Under the new legislation, the Federal Information Security Management Act (FISMA) of 2002 would be revisited and reformed. Currently, cybersecurity rule belongs to no one person or agency. More than a dozen federal agencies have claimed responsibility for cybersecurity and respond independently to threats and vulnerabilities. Meanwhile, civilian agencies operate independently of federal agencies.

In addition to enhancing coordination of the various agencies and other stakeholders involved in cybersecurity at the federal level, the bill would link budgetary decisions specifically to strategic policy, said Erik Hopkins, a staff member with the Senate Committee on Homeland Security and Governmental Affairs, in a presentation at RSA. A Senate hearing on the proposal is scheduled for 10 a.m. Tuesday.

Compliance with FISMA would also be changed, directly correlating it with security tools to measure progress, said Alan Paller, director of research at The SANS Institute, a Bethesda, Md.-based nonprofit cybersecurity research group. Instead of offering high grades for compliance under a FISMA checklist, gap analysis and vulnerability assessments would be used to measure the effectiveness of agency cybersecurity preparation.

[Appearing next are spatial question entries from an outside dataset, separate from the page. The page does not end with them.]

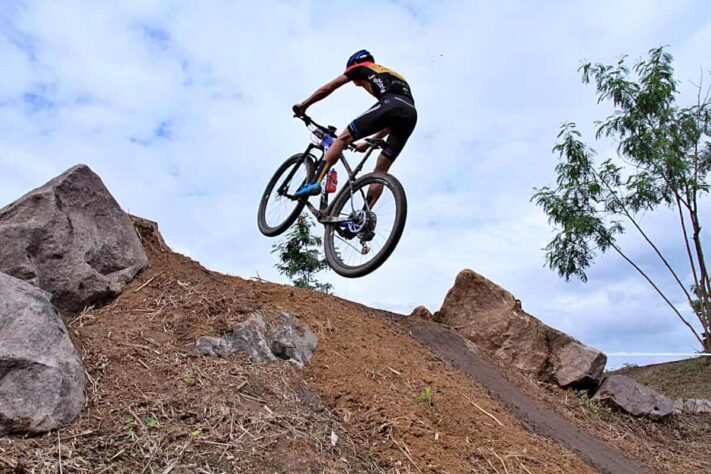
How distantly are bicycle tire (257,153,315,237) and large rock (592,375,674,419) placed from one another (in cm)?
418

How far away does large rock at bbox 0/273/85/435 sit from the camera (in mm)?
3162

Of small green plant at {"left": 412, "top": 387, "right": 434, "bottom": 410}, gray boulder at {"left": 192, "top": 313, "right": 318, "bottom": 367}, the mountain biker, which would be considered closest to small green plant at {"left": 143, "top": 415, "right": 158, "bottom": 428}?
gray boulder at {"left": 192, "top": 313, "right": 318, "bottom": 367}

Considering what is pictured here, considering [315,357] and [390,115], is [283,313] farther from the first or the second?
[390,115]

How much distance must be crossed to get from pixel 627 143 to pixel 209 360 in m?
12.1

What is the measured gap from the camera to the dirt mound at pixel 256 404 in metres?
3.23

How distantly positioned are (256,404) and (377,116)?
10.3 ft

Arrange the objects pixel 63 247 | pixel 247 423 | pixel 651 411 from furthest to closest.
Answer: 1. pixel 651 411
2. pixel 63 247
3. pixel 247 423

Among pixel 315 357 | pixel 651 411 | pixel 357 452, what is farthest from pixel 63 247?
pixel 651 411

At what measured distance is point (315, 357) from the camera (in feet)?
15.6

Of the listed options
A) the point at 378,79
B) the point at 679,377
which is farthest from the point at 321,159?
the point at 679,377

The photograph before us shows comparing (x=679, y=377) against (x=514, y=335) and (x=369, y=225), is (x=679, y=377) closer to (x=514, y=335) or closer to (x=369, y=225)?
(x=514, y=335)

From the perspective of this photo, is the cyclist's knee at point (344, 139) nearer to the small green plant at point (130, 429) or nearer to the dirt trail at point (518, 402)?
the dirt trail at point (518, 402)

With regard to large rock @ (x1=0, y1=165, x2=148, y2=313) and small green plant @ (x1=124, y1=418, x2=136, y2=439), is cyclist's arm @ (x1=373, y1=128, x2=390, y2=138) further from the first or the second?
small green plant @ (x1=124, y1=418, x2=136, y2=439)

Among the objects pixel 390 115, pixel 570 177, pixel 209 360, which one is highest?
pixel 570 177
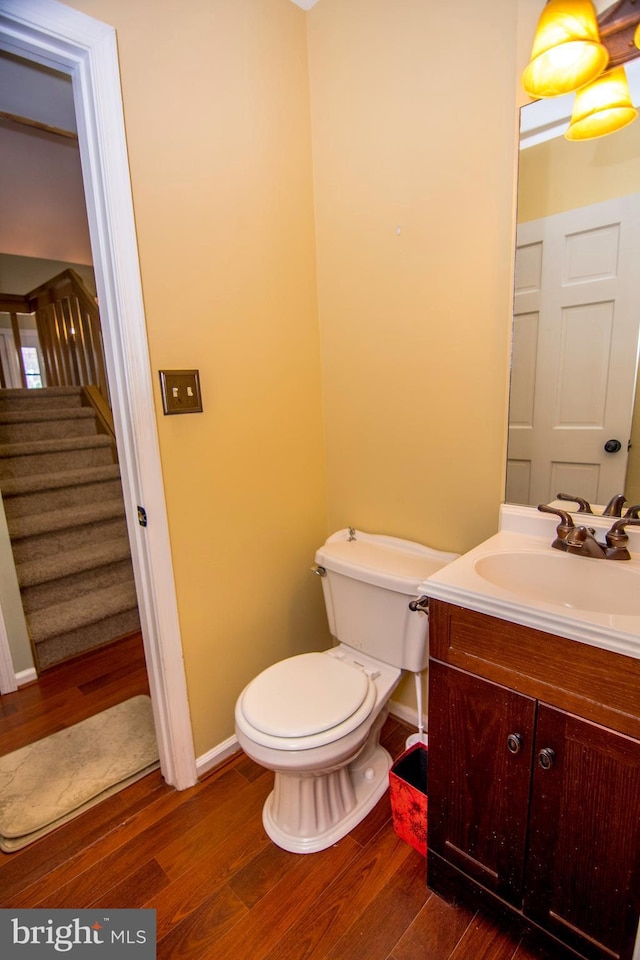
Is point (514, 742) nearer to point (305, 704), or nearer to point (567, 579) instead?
point (567, 579)

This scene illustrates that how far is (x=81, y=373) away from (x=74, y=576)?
7.39 ft

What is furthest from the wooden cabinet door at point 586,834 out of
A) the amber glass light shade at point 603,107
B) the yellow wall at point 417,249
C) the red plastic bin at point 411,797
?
the amber glass light shade at point 603,107

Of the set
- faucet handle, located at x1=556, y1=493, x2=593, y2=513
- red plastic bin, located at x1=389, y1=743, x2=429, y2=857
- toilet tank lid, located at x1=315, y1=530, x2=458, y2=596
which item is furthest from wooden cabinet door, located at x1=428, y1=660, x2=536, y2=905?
faucet handle, located at x1=556, y1=493, x2=593, y2=513

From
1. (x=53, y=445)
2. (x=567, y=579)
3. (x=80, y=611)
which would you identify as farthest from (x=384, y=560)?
(x=53, y=445)

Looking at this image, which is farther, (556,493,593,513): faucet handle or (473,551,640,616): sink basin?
(556,493,593,513): faucet handle

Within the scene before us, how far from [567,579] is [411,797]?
74 cm

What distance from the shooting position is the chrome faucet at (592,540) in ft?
3.65

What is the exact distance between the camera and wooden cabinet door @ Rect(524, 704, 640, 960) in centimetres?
84

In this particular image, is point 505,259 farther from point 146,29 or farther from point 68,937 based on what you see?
point 68,937

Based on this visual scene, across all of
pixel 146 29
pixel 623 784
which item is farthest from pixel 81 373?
pixel 623 784

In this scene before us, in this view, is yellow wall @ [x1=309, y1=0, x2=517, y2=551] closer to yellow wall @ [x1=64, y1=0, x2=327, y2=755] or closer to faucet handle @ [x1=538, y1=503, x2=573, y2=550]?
yellow wall @ [x1=64, y1=0, x2=327, y2=755]

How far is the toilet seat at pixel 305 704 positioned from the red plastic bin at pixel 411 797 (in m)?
0.22

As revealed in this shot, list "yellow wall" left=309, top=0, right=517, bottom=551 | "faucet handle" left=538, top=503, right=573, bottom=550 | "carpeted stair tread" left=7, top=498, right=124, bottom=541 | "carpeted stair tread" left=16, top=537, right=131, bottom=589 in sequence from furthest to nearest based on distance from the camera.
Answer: "carpeted stair tread" left=7, top=498, right=124, bottom=541 < "carpeted stair tread" left=16, top=537, right=131, bottom=589 < "yellow wall" left=309, top=0, right=517, bottom=551 < "faucet handle" left=538, top=503, right=573, bottom=550

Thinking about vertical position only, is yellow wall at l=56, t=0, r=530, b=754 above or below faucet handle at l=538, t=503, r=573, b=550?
above
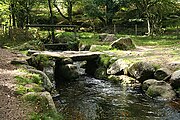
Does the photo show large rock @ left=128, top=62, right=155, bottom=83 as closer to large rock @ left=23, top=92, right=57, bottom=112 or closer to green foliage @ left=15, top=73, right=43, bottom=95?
green foliage @ left=15, top=73, right=43, bottom=95

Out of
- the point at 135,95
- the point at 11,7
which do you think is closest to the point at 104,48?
the point at 135,95

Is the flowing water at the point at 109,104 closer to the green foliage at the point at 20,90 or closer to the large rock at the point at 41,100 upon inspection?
the large rock at the point at 41,100

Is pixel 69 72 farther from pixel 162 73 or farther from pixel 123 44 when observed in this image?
pixel 123 44

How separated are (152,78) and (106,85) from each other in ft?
8.65

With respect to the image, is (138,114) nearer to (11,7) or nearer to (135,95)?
(135,95)

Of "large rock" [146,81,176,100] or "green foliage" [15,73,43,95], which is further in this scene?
"large rock" [146,81,176,100]

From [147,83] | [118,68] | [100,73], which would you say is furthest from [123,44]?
[147,83]

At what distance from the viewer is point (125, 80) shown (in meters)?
15.8

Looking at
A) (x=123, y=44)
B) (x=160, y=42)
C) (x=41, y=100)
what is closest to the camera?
(x=41, y=100)

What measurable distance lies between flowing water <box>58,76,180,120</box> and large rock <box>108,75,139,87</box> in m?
0.42

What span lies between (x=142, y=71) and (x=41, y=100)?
7354 mm

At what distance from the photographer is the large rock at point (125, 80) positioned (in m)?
15.3

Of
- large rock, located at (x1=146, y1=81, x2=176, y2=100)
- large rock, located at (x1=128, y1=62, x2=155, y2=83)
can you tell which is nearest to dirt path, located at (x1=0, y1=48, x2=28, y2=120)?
large rock, located at (x1=146, y1=81, x2=176, y2=100)

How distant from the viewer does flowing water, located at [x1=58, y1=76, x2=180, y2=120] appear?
10533 millimetres
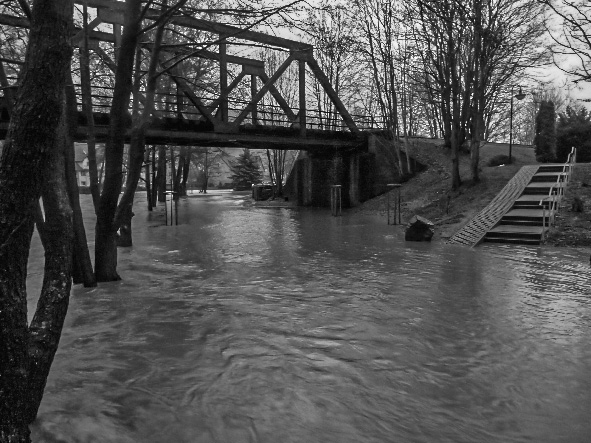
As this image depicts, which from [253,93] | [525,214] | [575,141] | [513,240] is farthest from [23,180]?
[575,141]

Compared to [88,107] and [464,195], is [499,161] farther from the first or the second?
[88,107]

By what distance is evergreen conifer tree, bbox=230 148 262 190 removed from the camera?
67.6 m

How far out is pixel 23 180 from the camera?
9.77 feet

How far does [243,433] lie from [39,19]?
10.3 ft

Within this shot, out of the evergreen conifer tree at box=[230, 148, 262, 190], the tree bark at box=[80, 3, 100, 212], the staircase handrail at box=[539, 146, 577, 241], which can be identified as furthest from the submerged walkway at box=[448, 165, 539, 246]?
the evergreen conifer tree at box=[230, 148, 262, 190]

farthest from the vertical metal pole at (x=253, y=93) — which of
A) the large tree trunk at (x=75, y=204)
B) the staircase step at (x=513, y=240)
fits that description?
the large tree trunk at (x=75, y=204)

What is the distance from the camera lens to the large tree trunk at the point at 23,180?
2918 millimetres

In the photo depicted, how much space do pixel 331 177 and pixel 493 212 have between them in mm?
18026

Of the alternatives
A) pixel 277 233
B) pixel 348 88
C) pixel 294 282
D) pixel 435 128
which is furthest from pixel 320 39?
pixel 435 128

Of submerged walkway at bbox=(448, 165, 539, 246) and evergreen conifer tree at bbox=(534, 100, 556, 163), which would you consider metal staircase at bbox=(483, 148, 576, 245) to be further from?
evergreen conifer tree at bbox=(534, 100, 556, 163)

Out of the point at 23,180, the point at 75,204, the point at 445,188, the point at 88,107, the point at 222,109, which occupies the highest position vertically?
the point at 222,109

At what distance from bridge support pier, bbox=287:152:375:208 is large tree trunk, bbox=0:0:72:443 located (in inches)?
1056

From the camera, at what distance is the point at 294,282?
9.48 m

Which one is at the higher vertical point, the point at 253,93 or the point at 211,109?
the point at 253,93
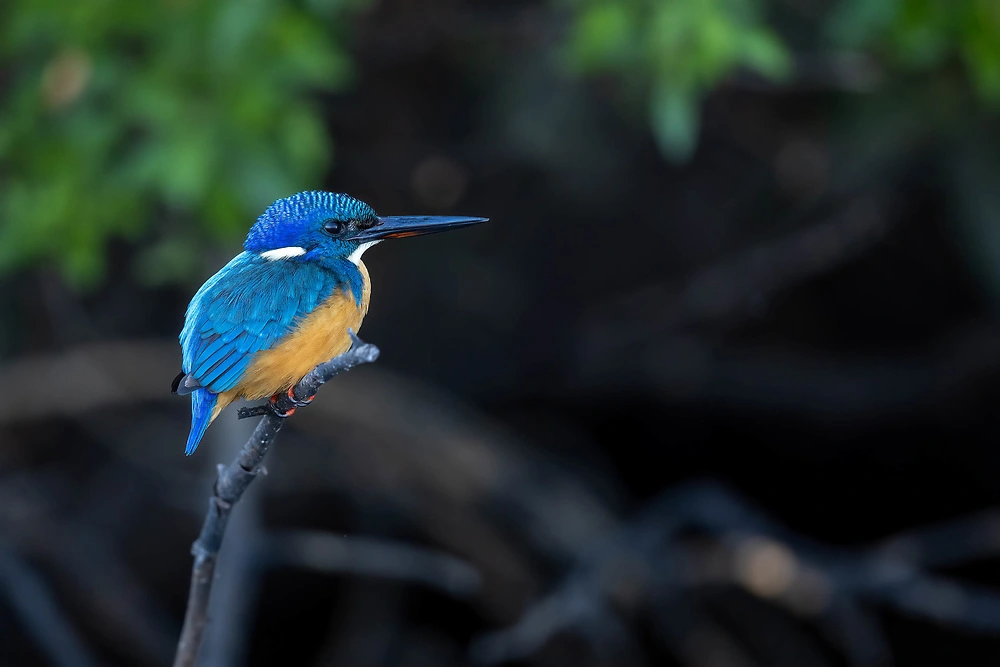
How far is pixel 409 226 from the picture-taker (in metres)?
1.66

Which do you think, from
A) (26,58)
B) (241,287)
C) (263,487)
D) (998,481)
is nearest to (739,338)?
(998,481)

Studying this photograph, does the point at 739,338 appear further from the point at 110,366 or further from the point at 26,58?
the point at 26,58

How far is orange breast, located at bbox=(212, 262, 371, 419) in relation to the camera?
1.68 metres

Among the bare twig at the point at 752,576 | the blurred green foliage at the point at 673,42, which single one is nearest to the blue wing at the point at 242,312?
the blurred green foliage at the point at 673,42

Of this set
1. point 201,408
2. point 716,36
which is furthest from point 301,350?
point 716,36

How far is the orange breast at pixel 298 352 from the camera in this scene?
1682 mm

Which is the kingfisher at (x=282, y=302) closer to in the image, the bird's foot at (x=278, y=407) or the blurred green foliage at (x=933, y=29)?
the bird's foot at (x=278, y=407)

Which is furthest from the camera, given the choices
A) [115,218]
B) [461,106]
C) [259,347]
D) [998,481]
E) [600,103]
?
[998,481]

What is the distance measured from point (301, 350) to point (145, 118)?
152cm

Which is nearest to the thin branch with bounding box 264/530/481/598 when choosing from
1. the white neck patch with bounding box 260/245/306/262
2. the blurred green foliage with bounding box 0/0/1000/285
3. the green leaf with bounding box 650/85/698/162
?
the blurred green foliage with bounding box 0/0/1000/285

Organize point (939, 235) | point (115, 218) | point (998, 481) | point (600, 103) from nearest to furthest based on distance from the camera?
point (115, 218)
point (600, 103)
point (939, 235)
point (998, 481)

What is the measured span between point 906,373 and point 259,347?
3368 mm

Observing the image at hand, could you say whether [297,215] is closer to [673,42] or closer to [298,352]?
[298,352]

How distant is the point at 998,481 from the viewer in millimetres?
4816
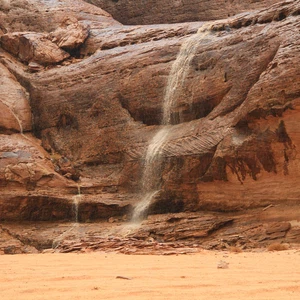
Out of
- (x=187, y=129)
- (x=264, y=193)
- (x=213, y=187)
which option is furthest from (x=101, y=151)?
(x=264, y=193)

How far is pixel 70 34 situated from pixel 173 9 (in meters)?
8.55

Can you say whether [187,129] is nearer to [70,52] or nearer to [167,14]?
[70,52]

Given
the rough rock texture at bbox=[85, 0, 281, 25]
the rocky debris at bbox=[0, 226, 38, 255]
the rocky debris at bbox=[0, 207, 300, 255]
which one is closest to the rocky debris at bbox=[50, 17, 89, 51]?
the rough rock texture at bbox=[85, 0, 281, 25]

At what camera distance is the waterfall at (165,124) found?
22344 mm

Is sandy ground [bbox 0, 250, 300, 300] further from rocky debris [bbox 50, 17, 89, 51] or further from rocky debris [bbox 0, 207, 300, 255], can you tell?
rocky debris [bbox 50, 17, 89, 51]

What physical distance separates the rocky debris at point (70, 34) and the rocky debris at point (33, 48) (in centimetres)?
35

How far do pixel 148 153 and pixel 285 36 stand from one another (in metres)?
6.53

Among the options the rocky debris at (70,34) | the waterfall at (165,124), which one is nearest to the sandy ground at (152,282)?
the waterfall at (165,124)

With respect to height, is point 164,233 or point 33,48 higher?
point 33,48

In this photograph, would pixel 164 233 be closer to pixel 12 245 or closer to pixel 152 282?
pixel 12 245

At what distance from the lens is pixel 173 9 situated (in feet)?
120

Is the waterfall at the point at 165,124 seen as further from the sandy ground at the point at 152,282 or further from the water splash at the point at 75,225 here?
the sandy ground at the point at 152,282

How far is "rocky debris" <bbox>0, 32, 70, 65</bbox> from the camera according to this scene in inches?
1153

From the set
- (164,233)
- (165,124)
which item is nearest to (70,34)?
(165,124)
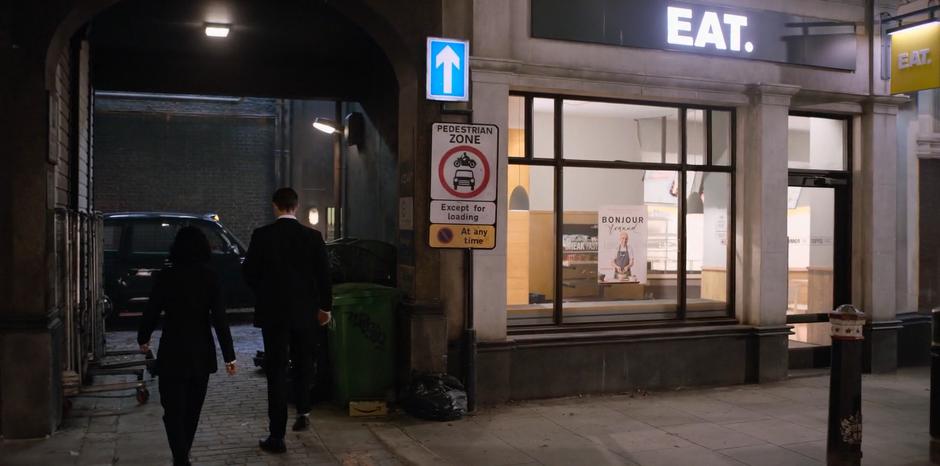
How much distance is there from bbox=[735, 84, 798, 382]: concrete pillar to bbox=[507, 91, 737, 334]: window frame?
11 cm

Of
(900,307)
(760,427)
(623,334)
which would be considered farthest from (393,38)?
(900,307)

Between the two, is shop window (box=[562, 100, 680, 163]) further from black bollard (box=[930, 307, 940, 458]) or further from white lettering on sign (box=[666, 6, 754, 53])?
black bollard (box=[930, 307, 940, 458])

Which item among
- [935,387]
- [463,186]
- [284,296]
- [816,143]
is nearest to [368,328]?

FISMA measured the wrong things. FISMA needs a fundamental change to enable prioritization of resources so that costs can be controlled and Web application security can go from 'missing' to 'covered.'
Alan Paller
director of research, The SANS Institute
"FISMA measured the wrong things," Paller said in a panel session last week at RSA. "FISMA needs a fundamental change to enable prioritization of resources so that costs can be controlled and Web application security can go from 'missing' to 'covered.'"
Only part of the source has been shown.